Der BGH hat am 27. Juli 2020 zu zwei Fällen entschieden, in denen die Kläger forderten, dass bestimmte Online-Artikel über sie beim Googeln nicht in den Sucherergebnissen auftauchen sollen – denn die betreffenden Berichte seien rufschädigend. Die Kläger beriefen sich mit ihrer Forderung zur Löschung der Links auf das „Recht auf Vergessenwerden“ aus Artikel 17 der Datenschutzgrundverordnung (DSGVO).

Im ersten Fall (VI ZR 405/18) entschied der BGH: Es gibt kein immer geltendes Recht auf Vergessenwerden, keinen pauschalen Löschungsanspruch. Stattdessen müssten in jedem Einzelfall die Grundrechte aller Beteiligten gleichberechtigt abgewogen werden. So urteilten sie hier, dass das Persönlichkeitsrecht des Klägers nicht die Meinungsfreiheit der Suchmaschinenanbieter sowie das öffentliche Informationsinteresse überwiege. Google muss die Links zu den entsprechenden Berichten, die der Kläger gelöscht sehen wollte, also nicht aus seiner Trefferliste entfernen.

Im zweiten Fall (VI ZR 476/18) hat der BGH noch kein abschließendes Urteil gefällt. Es ging darum, ob Google Beiträge aus seinen Suchergebnissen löschen muss, wenn diese Beiträge Unwahrheiten bzw. Falschinformationen enthalten. Die Karlsruher Richter setzten das Verfahren vorerst aus und legten den Sachverhalt den Richtern am Europäischen Gerichtshof (EuGH) zur Vorabentscheidung vor. Dieser solle nun nämlich zwei Fragen vorab klären.

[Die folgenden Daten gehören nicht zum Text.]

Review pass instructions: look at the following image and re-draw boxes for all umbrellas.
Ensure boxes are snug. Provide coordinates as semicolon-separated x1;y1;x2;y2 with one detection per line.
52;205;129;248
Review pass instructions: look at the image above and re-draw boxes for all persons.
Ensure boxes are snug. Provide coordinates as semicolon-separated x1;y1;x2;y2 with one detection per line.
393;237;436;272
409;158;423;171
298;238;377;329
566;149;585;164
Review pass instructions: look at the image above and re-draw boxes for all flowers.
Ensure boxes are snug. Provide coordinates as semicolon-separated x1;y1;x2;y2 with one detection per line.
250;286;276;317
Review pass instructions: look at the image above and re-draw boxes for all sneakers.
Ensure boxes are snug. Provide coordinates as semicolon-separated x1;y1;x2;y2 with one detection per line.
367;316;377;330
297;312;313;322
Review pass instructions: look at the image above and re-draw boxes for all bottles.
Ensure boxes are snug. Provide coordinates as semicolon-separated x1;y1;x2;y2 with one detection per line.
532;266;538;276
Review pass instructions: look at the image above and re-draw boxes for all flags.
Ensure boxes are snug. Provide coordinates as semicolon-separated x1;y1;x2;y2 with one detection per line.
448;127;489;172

Artikel 17 (DSGVO): Das Recht auf Vergessenwerden

2018, vor zwei Jahren, ist europaweit die DSGVO in Kraft getreten. Darin ist auch das „Recht auf Vergessenwerden“ festgeschrieben. Mit diesem Artikel 17 sollen Personen verlangen können, dass ihre Daten gelöscht werden – entgegen der verbreiteten Annahme, „das Internet vergisst nie“.

Seitdem werden nicht nur die Betreiber jeweiliger Seiten in die Pflicht genommen; auch Suchmaschinenbetreiber wie Google haben nun eine Verantwortung für die Inhalte in ihren Trefferlisten bzw. die Löschung dieser Inhalte.

Bei allem Recht auf Vergessenwerden darf man allerdings nicht vergessen, dass dieses Recht nicht immer und für alles gilt. Suchergebnisse oder Online-Artikel, in denen Personen genannt werden, die dies zum Persönlichkeitsschutz gar nicht möchten, müssen nicht unbedingt gelöscht werden – und zwar dann nicht, wenn durch diese Löschung wiederum andere schwerwiegende Rechte, beispielsweise das Recht auf freie Meinungsäußerung, eingeschränkt werden.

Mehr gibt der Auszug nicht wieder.